Last February, Mr Straw was filmed by undercover reporters seemingly agreeing to use his political contacts for financial gain

Jack Straw, one of the longest-serving Cabinet ministers in a Labour government, is to be denied a place in the House of Lords for as long Jeremy Corbyn is Labour leader, according to a senior Labour Party figure.

Mr Straw served in the Cabinet for  the entire time Labour was in power from 1997 to 2010. He is despised by some members of the Labour Party for his role as Foreign Secretary in the 2003 Iraq war.

In February last year, Mr Straw was filmed by undercover reporters from Channel 4 and The Daily Telegraph, seemingly agreeing to use his political contacts for financial gain. He revealed during that conversation that he was expecting to go into the Lords when he stepped down from the Commons in May, after 36 years as an MP. 

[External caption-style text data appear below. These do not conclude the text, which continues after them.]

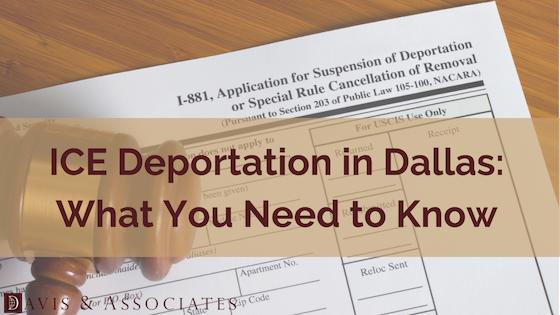 ICE Deportation Banner
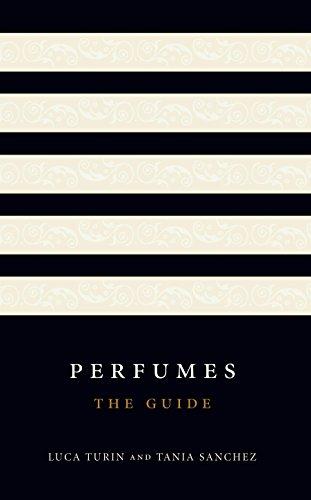 9781846681028: Perfumes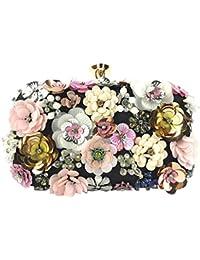 Luckycat Bolso de noche de flores para mujer Bolso de embrague retro con cuentas Bolso de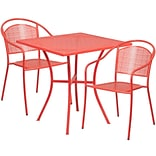28 Square Coral Indoor-Outdoor Steel Patio Table Set with 2 Round Back Chairs [CO-28SQ-03CHR2-RED-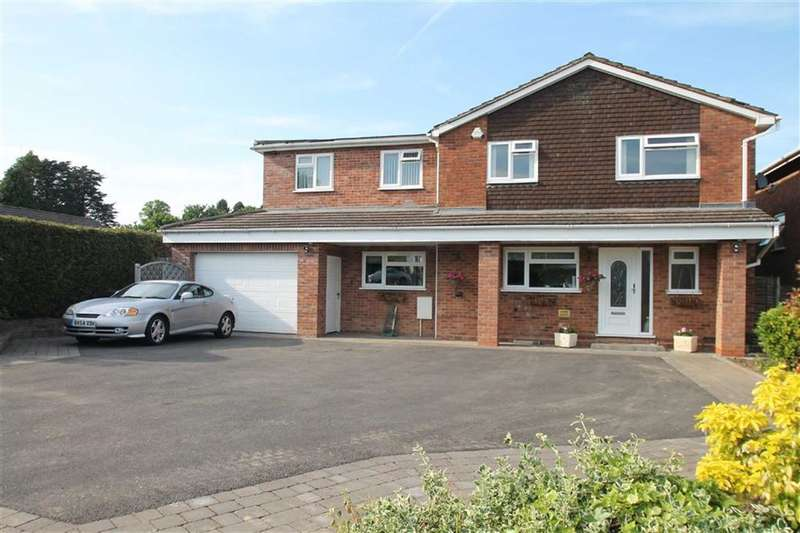 5 Bedrooms Property for sale in Woodshires Road, Solihull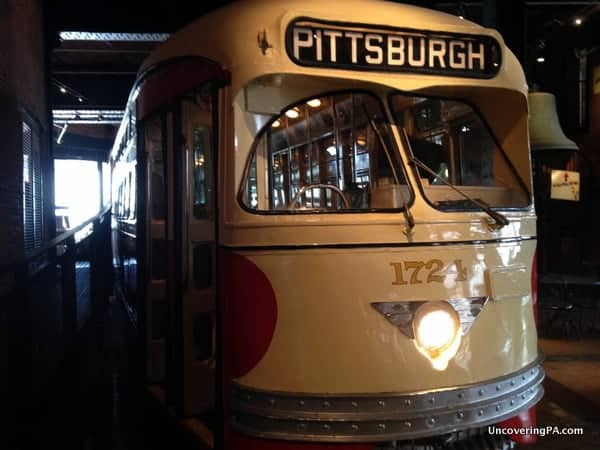 A fully restored Pittsburgh trolley sits on the first floor of the Heinz History Center.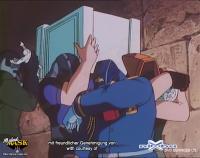 M.A.S.K. cartoon - Screenshot - Gate Of Darkness 463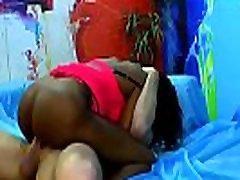 German ebony ho clup.seventeen sex.com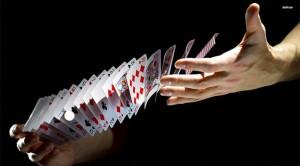 cardsfor beginning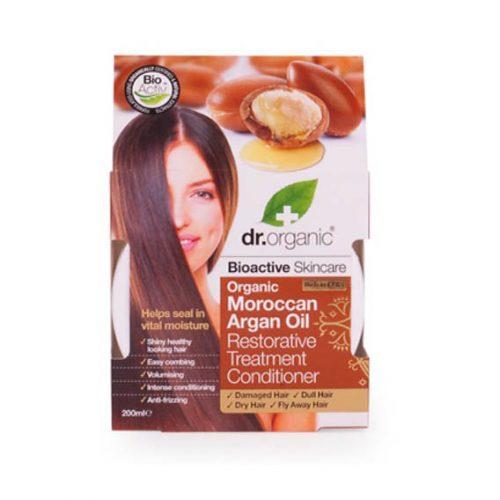 Acondicionador Tratamiento Restaurador de Aceite de Argan Organico 200 ml.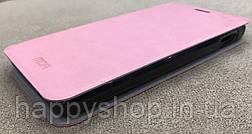 Шкіряний чохол-книжка MOFI для Lenovo A529 (Рожевий), фото 3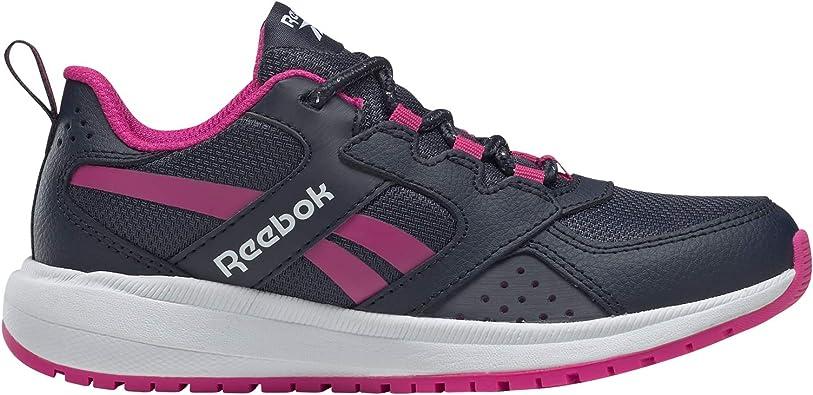 Reebok Road Supreme 2.0, Zapatillas de Running para Niñas: Amazon.es: Zapatos y complementos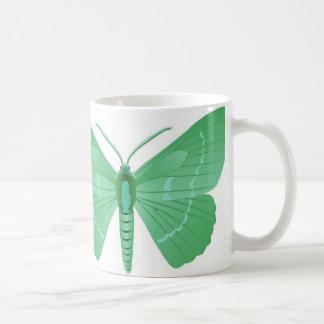 Padenica コーヒーマグカップ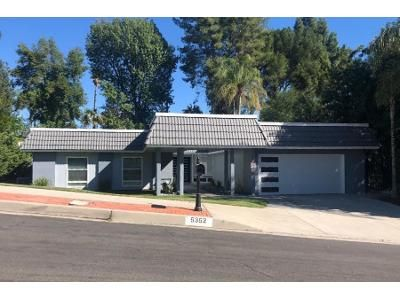 3 Bed 3 Bath Preforeclosure Property in Woodland Hills, CA 91367 - Orrville Ave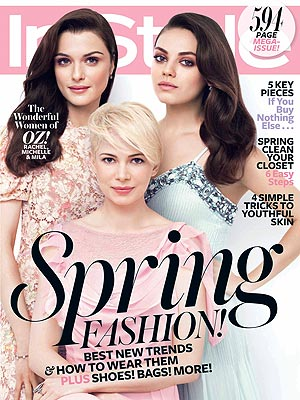 Mila Kunis, Michelle Williams InStyle Cover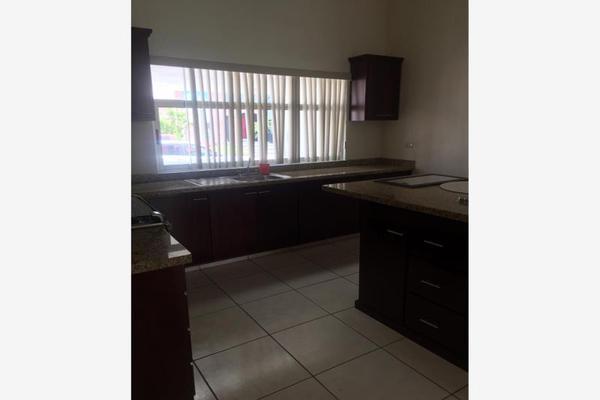 Foto de casa en renta en san patricio plus a, san patricio plus, saltillo, coahuila de zaragoza, 8843038 No. 01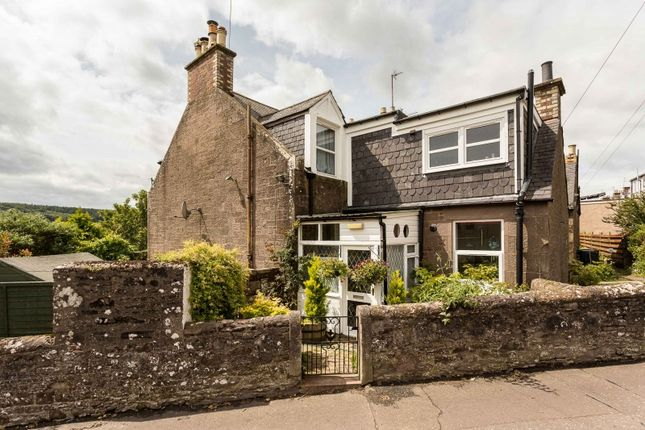 Thumbnail End terrace house for sale in Eastmill Brae Cottages, Brechin, Angus
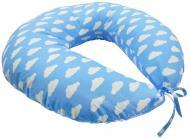 Подушка для годування Kidigo Хмаринки PDG-4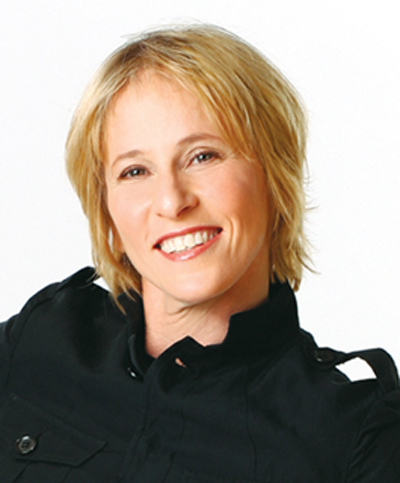 Deborah Colker Net Worth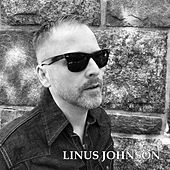Linus Johnson by Linus Johnson
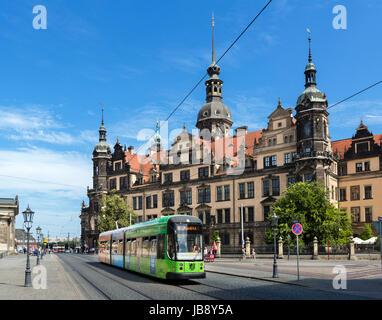 Tram in front of Dresden Castle (Dresdner Residenzschloss), Dresden, Saxony, Germany - Stock Photo
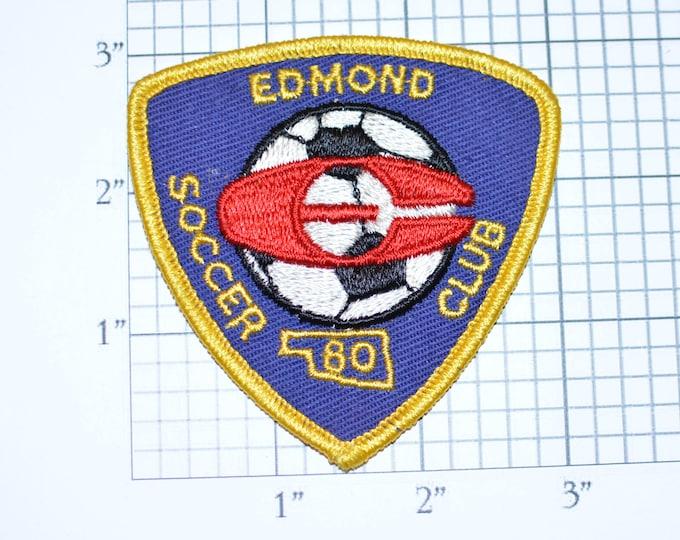 Edmond Oklahoma Soccer Club 1980 Vintage Sew-on Embroidered Clothing Patch Sports Jacket Vest Jersey Shirt Hat Logo Emblem Insignia Keepsake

The Labour grandee served in both Tony Blair and Gordon Brown's administrations

The then-Labour leader Ed Miliband was willing to nominate Mr Straw for a peerage, but had to shelve the idea pending an investigation by Parliament’s standards watchdog Kathryn Hudson, who eventually cleared Mr Straw of wrongdoing – although the broadcasting regulator, Ofcom, came out strongly in defence of the Channel 4 investigation.

Mr Corbyn’s spokesman said the Opposition leader was not thinking of nominating anyone for a peerage or honour – but would not be drawn on whether Mr Straw had any chance of being on any future list.